Mama Sebina mengaku, gubuk yang ia dan kedua anaknya tempati sekarang itu adalah hasil usahanya sendiri. Dana untuk mendirikannya diperoleh dari hasil menjual kayu.
Selanjutnya, ia juga menceritakan kehidupan yang serba berkecukupan. Setiap kali kerja, dalam benaknya hanya berpikir untuk menghidupi kedua anaknya setiap hari, bukan untuk masa depan.
“Itu kadang tidak cukup,” tuturnya.
“Kami tetap bersyukur karena diberi kesehatan. Biar makan nasi dan sayur saja. Kami menikmati anugerah Tuhan yang ada. Kami yakin suatu saat nanti akan ada keajaiban dari Tuhan untuk mengubah hidup keluarga kami,” ungkap Mama Sebina.
Tidak Dapat Bantuan Pemerintah
Dia menambahkan, meski anaknya duduk di kelas 4 SD, namun tidak pernah mendapat bantuan dari pemerintah. Padahal ada banyak beasiswa, program indonesia pintar (PIP), dan lain-lain.

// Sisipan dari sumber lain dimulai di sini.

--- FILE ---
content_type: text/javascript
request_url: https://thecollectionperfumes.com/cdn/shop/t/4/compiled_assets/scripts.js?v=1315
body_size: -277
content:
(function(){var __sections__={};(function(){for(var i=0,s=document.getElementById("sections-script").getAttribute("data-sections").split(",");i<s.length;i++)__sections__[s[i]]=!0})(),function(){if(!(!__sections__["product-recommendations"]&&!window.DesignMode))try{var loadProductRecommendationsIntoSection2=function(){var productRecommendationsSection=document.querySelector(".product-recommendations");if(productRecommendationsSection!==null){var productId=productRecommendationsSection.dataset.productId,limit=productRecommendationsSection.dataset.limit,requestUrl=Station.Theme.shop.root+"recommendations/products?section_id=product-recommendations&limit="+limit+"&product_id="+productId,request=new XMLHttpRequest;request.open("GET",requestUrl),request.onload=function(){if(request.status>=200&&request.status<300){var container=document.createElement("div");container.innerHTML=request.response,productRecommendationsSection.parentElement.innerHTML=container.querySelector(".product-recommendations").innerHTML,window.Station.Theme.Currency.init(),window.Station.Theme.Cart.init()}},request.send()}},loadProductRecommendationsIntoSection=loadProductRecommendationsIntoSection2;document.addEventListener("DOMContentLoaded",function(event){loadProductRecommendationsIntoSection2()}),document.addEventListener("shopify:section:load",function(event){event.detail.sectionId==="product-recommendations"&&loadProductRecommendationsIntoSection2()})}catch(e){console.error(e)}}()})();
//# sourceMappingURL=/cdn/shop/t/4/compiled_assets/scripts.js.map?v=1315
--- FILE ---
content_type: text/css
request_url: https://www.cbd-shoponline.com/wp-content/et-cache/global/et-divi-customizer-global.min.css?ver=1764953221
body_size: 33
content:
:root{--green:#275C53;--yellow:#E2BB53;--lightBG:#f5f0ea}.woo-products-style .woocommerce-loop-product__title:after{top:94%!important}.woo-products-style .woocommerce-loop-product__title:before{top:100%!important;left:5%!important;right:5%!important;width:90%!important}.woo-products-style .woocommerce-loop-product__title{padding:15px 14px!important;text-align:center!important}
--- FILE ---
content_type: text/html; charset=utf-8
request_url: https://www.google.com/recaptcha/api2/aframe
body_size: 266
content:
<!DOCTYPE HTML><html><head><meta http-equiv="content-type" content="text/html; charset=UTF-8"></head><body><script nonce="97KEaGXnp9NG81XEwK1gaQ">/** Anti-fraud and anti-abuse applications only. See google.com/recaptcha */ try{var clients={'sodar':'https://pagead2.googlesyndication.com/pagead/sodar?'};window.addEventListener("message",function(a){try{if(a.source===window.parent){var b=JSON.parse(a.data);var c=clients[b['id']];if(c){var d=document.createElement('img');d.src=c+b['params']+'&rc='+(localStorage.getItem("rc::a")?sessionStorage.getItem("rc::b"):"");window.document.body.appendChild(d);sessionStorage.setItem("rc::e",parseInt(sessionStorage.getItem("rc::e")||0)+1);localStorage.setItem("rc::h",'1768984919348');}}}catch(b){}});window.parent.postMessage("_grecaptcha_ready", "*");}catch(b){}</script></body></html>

Mama Sebina juga menceritakan bahwa di tahun 2017, keluarganya tidak mendapatkan bantuan beras sejahtera (Rastra), program keluarga harapan (PKH), bantuan lainnya dari pemerintah.
Padahal kata dia, dia memiliki kartu perlindungan sosial (KPS) dan kartu keluaga sejahtera (KKS).
“Yang lain dapat. Sementara kami tidak. Ada juga yang dapat bantuan tanpa ada kartu. Padahal sebelumnya kami dapat. Lalu, untuk apa kartu ini ada kalau tidak dapat bantuan,” katanya.
Ia dan kedua anaknya memang sempat bernafas lega, sebab bakal mendapat bantuan rumah murah.
Tetapi menurut pemerintah setempat, kata dia, dirinya tidak mampu untuk membangun rumah. Karena syarat mendapatkan bantuan rumah itu harus sudah siap dan mampu. Artinya, mesti ada dasar rumah sebelum akhirnya bantuan itu disalurkan.
“Mereka paksa untuk buat rumah tembok seluruh. Sementara bantun itu hanya sebagai perangsang. Katanya harus buat tembok seluruh. Makanya saya bingung,” ungkapnya.
Tahun ini juga ia dapat bantuan MCK. Tetapi pekerjaanya terbengkelai.
“Sudah tidak lanjut. Itu karena saya tidak mampu kasih makan dan sewa tukang. Closet dan lubangnya sudah buat. Tetapi sudah tidak bisa lanjut lagi,” kata Sebina.
Saat ini, Mama Sebina sangat berharap kepada Pemkab Matim atau pun pihak lain agar memperhatikan kondisi keluarganya.